= Yours Truly Theatre, Bengaluru =

Yours Truly Theatre is an improvisational comedy and interactive theatre group established in 2003 and based in Bangalore, India.

It is currently run by Nandini Rao who is also the co-founder and artistic director of the group. In 2012 the group performed & conducted theatre workshops at Edinburgh fringe theatre festival, European Theatre festival, Bhartiya Vidya Bhavan, London to The Hague, Zurich, Berlin, Paris, ending the tour at Milan.

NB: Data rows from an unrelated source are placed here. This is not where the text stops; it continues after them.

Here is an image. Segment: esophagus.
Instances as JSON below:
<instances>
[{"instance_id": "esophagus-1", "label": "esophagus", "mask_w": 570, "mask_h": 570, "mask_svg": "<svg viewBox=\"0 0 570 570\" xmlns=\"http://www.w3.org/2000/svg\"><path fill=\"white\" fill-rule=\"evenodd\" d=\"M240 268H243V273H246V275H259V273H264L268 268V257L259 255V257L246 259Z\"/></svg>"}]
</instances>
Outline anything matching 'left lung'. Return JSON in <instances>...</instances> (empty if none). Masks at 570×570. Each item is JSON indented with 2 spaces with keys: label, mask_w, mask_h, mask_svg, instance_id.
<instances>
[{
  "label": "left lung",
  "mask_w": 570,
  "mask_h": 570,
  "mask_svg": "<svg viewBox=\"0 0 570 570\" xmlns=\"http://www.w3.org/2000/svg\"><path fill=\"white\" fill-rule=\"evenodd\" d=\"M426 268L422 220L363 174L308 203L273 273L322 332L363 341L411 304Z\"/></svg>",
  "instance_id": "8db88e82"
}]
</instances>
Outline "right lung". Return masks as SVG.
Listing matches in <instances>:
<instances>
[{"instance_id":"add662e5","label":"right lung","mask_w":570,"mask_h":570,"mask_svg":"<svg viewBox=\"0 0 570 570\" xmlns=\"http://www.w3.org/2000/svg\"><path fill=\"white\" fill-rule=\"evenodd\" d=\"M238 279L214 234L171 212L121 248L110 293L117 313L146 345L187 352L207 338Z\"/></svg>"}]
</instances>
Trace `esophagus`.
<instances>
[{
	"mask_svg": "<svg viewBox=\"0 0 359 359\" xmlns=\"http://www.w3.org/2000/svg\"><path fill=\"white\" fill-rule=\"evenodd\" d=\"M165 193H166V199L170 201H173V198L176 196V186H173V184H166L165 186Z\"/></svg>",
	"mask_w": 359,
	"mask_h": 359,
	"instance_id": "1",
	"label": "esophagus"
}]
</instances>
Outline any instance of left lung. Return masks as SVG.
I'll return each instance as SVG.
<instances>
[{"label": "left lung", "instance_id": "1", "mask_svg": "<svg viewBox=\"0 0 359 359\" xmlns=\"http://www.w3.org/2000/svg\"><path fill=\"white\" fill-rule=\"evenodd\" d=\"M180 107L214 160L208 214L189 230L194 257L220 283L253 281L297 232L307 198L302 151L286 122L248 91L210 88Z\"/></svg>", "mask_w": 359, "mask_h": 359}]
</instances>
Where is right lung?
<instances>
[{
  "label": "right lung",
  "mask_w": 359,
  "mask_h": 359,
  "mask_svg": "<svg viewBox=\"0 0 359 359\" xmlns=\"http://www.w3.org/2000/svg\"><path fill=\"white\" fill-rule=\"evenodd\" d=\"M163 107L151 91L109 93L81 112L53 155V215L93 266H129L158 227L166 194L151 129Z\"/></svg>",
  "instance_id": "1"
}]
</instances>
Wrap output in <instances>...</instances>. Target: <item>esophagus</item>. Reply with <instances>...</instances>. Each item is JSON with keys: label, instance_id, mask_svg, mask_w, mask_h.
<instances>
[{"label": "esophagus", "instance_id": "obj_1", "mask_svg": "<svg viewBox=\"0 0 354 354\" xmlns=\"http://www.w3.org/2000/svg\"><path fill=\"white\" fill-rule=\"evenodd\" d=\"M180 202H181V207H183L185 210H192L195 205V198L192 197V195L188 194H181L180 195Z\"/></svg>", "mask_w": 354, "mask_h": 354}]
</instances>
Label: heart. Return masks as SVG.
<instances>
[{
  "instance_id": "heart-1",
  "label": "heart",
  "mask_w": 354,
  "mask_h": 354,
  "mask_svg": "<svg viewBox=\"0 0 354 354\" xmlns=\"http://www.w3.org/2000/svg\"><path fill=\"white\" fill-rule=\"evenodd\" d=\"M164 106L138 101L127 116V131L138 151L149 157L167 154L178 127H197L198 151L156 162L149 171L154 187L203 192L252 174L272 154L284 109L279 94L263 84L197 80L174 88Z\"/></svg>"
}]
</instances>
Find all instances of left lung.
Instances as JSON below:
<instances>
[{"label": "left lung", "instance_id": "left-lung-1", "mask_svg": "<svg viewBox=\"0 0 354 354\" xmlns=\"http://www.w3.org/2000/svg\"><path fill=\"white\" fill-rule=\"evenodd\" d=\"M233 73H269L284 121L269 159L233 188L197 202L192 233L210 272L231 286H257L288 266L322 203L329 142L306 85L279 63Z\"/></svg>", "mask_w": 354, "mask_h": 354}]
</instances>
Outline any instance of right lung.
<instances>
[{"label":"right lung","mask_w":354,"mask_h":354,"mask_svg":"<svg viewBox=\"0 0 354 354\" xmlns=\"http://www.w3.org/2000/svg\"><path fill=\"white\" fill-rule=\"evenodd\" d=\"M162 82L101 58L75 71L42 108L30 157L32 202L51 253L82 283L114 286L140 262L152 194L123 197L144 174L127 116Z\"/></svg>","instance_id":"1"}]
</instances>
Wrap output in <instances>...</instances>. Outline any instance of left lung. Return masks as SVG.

The group was featured on BBC & PRI'S The World & Nandini Rao was also selected as the finalist of YCE - Young Creative Entrepreneur Award by British Council.

==Styles==

The group specialises in varied styles of theatre including:

- Complete the Story Style
- Playback Theatre
- Body Theatre
- Silent Theatre
- Improv
- Rough Theatre
- Gripps Theatre
- Forum Theatre

==Shows==
YT Productions include

- Bhagwan Dhundoo
- Last Production:

Bhagwan Dhundoo, Common Man and "Final Touches" were done in "Complete the story" style. Here the audience get to end a "scripted story" together and the actors act it out without any discussion. Final Touches had four plays done in four different languages and travelled across Bangalore and Mysore.